Ian Dale writes that the internet and all that is having very little effect on this general election. I’m sure we can all see what he means. The politicians strut about emitting their parallel universe proclamations, while the rest of us stolidly refuse to be impressed as we sit about wondering just which big party and big party leader we loathe and despise the least, so that we can humiliate most of them, instead of what we would really like to do.
But in another sense, a negative sense, I think that the internet is already having a very profound effect on this campaign. Put it like this. The good thing about blogs and facebook and twitter and all that is that we can speak our minds. We tell it not necessarily like it is exactly, but how we truly reckon it is at the time or writing. The big cheese politicians? Like I say: parallel universe of staged dishonesty.
Trying to combine doing regular politics with joining in the New Media hubbub means either being ignored as a useless bore, or getting into trouble, for saying something honest and eloquent but verboten.
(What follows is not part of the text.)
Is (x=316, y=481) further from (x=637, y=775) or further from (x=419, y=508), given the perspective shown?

The two just don’t mix. Remember that scene in that great regular politics movie The Candidate, starring Robert Redford, where the Redford character tries telling the truth (as he happens to see it) at a campaign event. His handler just tells him to do up his trouser buttons, grow up, and campaign properly, i.e. go back to emitting the correct barrages of staged dishonesty. As far as the old pro regular politician is concerned, telling it like it is, like you are blogging or twittering or something, is just waving your willy about like a stupid little kid. Honesty didn’t work then for regular politicians, and it doesn’t work now.
But the difference is that the rest of us can now do honesty, and consume honesty. We now have honesty. For several years now we’ve been waving our willies about and having a ball. It’s just that the regular politicians can’t join in without making asses of themselves.
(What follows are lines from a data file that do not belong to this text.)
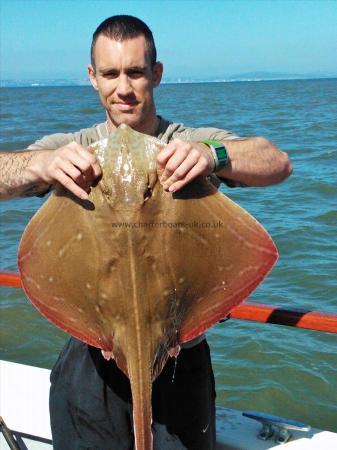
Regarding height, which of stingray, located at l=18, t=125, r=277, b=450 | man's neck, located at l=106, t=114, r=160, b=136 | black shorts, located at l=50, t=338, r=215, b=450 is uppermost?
man's neck, located at l=106, t=114, r=160, b=136

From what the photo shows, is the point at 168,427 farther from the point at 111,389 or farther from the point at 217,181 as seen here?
the point at 217,181

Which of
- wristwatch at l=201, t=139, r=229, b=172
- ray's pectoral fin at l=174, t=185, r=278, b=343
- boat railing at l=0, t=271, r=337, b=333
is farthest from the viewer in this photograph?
boat railing at l=0, t=271, r=337, b=333

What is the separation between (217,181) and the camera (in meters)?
2.62

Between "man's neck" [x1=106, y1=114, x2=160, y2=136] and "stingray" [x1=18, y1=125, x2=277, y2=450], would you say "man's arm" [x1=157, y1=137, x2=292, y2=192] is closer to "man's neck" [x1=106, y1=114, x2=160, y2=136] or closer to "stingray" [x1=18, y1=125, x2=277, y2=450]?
"stingray" [x1=18, y1=125, x2=277, y2=450]

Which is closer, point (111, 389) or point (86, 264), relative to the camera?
point (86, 264)

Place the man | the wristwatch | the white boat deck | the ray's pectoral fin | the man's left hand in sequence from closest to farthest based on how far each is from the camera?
1. the man's left hand
2. the ray's pectoral fin
3. the wristwatch
4. the man
5. the white boat deck

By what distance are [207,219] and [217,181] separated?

So, one: rise of the New Media. And, two: a general election in which almost nobody looks like they’re going to be happy. None of the politicians, with the possible exception of The Clegg, and none of the voters. Nobody is going to “seal the deal”. It used to be that someone did. Now, we seem to hate them all.
No effect? I think not. I know exactly what Iain Dale means. The New Media aren’t contributing anything positive to regular politics. The New Media aren’t helping regular politicians to canvass, get out the vote, assemble people to mass meetings and get them all excited about their preferred version of regular politics. The New Media aren’t helping to spread barrages of lies, and then cheering like lunatics. They (we) are merely standing at the back muttering to each other that it’s all lies. But just because the New Media are doing nothing positive for regular politics doesn’t mean they’re having no effect on regular politics.
Iain Dale is nearly there when he describes the internet this time around as “the dog that didn’t bark”. But the fact that the dog isn’t barking is highly significant, as Sherlock Holmes himself pointed out in the original story. The New Media dog, from where Iain Dale stands, is doing nothing, and that is what is so interesting.